Ce chiffre est en hausse par rapport au précédent coup de sonde de la Fédération canadienne de l’entreprise indépendante (FCEI) mené la semaine dernière. L’organisme avait alors évalué qu’une compagnie sur quatre écoperait.

Le nouveau sondage de la FCEI, mené auprès de 11 000 répondants ce week-end, dresse un portrait sombre de la situation. Une entreprise canadienne sur trois aurait subi des pertes d’au moins 75% depuis le début de la crise.

Cela équivaut en moyenne à 136 000$ par propriétaire. Touchés de pleins fouet, ils doivent s’en remettre à des mises à pied.

«Un quart [des propriétaires] affirment qu’ils ont déjà été obligés de le faire pour la totalité de leurs effectifs», avance le vice-président des affaires nationales à la FCEI, Jasmin Guénette, dans un communiqué de presse.

Radio-Canada rapporte que plus de 900 000 personnes ont effectué des demandes d’assurance-emploi la semaine dernière.

Lundi, le gouvernement du Québec a poursuivi les fermetures de commerces et de compagnies privées dans la province.

Seuls les services essentiels pourront demeurer ouverts. Les autres, dont font partie de nombreux commerces qui ont pignon sur rue, devront ainsi attendre au moins trois semaines avant de pouvoir potentiellement reprendre leurs activités.

Investissements

Le temps presse pour les gouvernements d’investir, selon la FCEI.

«À ce rythme, la seule façon d’empêcher des pertes d’emplois massives est que le gouvernement fédéral lance un programme de subvention salariale de beaucoup plus grande envergure», avance Jasmin Guénette.

Cette mesure drastique permettrait selon le groupe de «couvrir au moins 75% des salaires, pour tous les employeurs». La FCEI encourage Ottawa à le faire jusqu’à concurrence de 5000$ par travailleur, par mois.

Ottawa s’apprête à adopter des mesures exceptionnelles pour contrer les effets du coronavirus, mardi.

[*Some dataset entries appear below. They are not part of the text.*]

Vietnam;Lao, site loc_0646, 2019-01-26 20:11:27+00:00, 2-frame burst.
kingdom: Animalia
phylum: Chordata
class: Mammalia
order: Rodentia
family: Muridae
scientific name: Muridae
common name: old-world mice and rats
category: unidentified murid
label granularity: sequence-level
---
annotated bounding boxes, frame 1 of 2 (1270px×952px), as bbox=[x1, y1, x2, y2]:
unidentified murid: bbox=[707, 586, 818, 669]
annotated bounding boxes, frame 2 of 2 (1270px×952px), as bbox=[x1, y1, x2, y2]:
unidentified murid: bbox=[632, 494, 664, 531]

Le gouvernement libéral prévoit entre autres 82 G$ pour venir en aide aux contribuables canadiens.

Interrogé sur l’aide accordée aux entreprises, le premier ministre Justin Trudeau a assuré en point de presse que le gouvernement aiderait «les entreprises à garder les gens dans leur compagnie».

La FCEI dénonce toutefois des subventions salariales insuffisantes. «10% du salaire pour trois mois ce n’est pas suffisant. Mais c’est quelque chose qui pourrait se partager entre fédéral et provincial», indique à Métro l’analyste principal des politiques au sein de l’organisme, Gopinath Jeyabalaratnam.